Find the values:

Euler_Euclid

Find all values of p and q if p and q are prime numbers, [tex]p^2 + q^2 + 7pq[/tex] is a perfect square.

CRGreathouse

(p, p), (3, 11), (11, 3) all work. I'd suggest trying the equation mod 4 or 36 to see if you can rule out others.

Euler_Euclid

please explain the whole solution. It was an Olympiad question and all of my friends couldn't do it.

praharmitra

[tex]p^2 + 7pq + q^2[/tex]

For p = q, it reduces to [tex]9p^2 = (3p)^2[/tex]. It therefore is a perfect square.

You can put p = 2 and show that only q = 2 gives a feasible solution, which is covered in p = q. Thus, we conclude that p,q are both odd, and hence the value of the expression is odd

For other values

[tex]
p^2 + 7pq + q^2 = (p+q)^2 + 5pq = k^2[/tex]
[tex]
5pq = k^2 - (p+q)^2 = (k - p - q)(k + p + q)
[/tex]
Thus, since p and q are primes, the only possible solutions are

[tex]
1.k-p-q = 5, k+p+q = pq
[/tex]

From the above equations we get k = 5+p+q and hence
[tex]
5+2p+2q = pq
=> 5 + 2q = p(q-2)
=> p = \frac{2q+5}{q-2} = 2 + \frac{9}{q - 2} [/tex]
[tex]
=> q - 2 = 1, 3, or 9
[/tex]

This gives (p,q) = (11,3) or (5,5) or (3,11)
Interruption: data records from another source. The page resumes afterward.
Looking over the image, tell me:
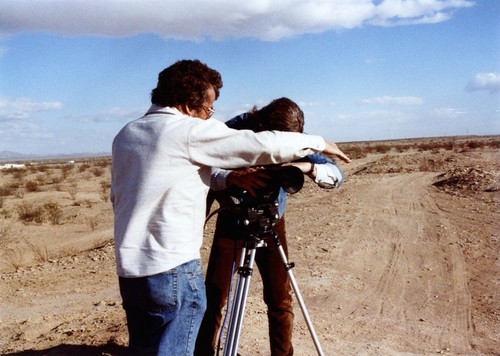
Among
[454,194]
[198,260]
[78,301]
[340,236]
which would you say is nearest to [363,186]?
[454,194]

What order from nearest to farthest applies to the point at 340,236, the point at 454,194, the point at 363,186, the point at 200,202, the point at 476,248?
the point at 200,202, the point at 476,248, the point at 340,236, the point at 454,194, the point at 363,186

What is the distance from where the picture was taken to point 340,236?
7934 millimetres

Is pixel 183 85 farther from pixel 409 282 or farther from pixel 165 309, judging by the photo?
pixel 409 282

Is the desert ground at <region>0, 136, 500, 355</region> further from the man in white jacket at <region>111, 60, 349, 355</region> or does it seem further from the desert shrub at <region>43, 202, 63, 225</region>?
the man in white jacket at <region>111, 60, 349, 355</region>

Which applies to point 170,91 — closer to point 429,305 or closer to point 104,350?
point 104,350

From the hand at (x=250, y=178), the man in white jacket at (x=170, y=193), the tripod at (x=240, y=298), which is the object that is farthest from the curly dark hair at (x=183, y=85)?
the tripod at (x=240, y=298)

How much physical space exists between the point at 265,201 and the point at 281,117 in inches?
24.4

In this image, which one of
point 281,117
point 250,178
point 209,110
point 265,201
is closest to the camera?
point 209,110

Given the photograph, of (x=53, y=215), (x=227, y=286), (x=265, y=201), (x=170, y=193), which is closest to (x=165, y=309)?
(x=170, y=193)

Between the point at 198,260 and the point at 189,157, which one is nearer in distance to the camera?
the point at 189,157

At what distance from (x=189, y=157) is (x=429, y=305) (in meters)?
4.31

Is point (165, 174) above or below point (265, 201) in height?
above

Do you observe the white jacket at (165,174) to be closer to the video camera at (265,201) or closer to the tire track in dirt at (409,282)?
the video camera at (265,201)

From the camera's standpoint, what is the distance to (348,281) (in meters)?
5.98
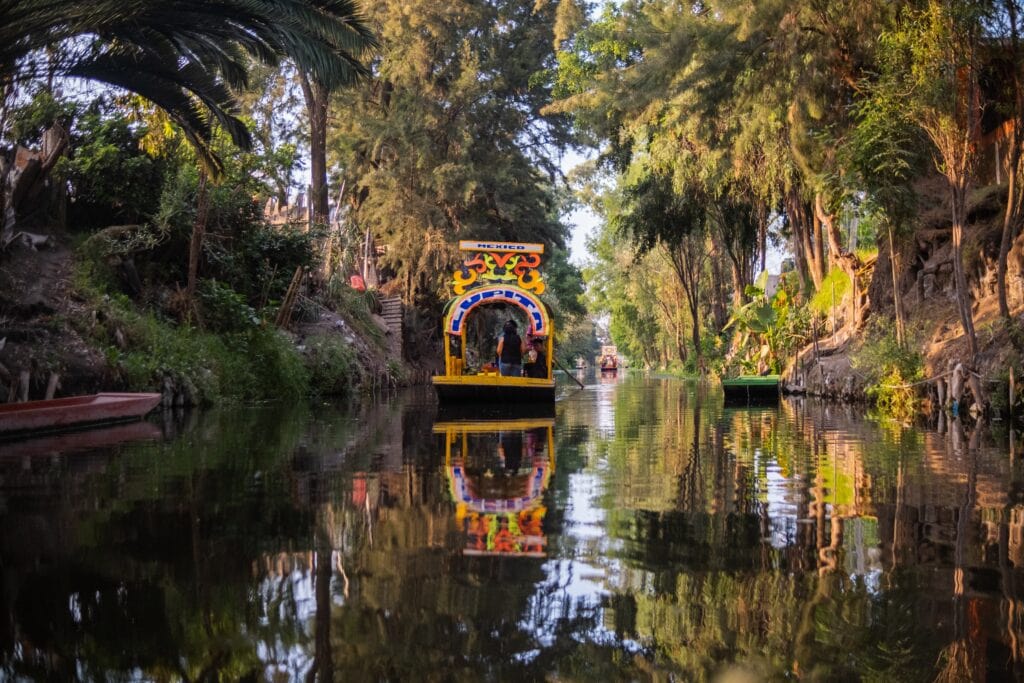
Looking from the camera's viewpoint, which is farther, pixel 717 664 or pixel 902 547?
pixel 902 547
The other possibilites are

[tex]
2. k-p-q = 5p, k+p+q = q [/tex](no solution)
[tex]
3. k+p+q = 5, k-p-q = pq [/tex](no solution)
[tex]
4. k+p+q = 5p, k-p-q = q [/tex](gives p = q)

Thus, the only possible solutions are (p,p), (3,11) and (11,3)

snipez90

Nice solution praharmitra. I saw the decomposition as well but didn't complete the solution since I didn't analyze the small cases at first. I have to remember that even/odd parity analysis is always a good first step in number theory equations.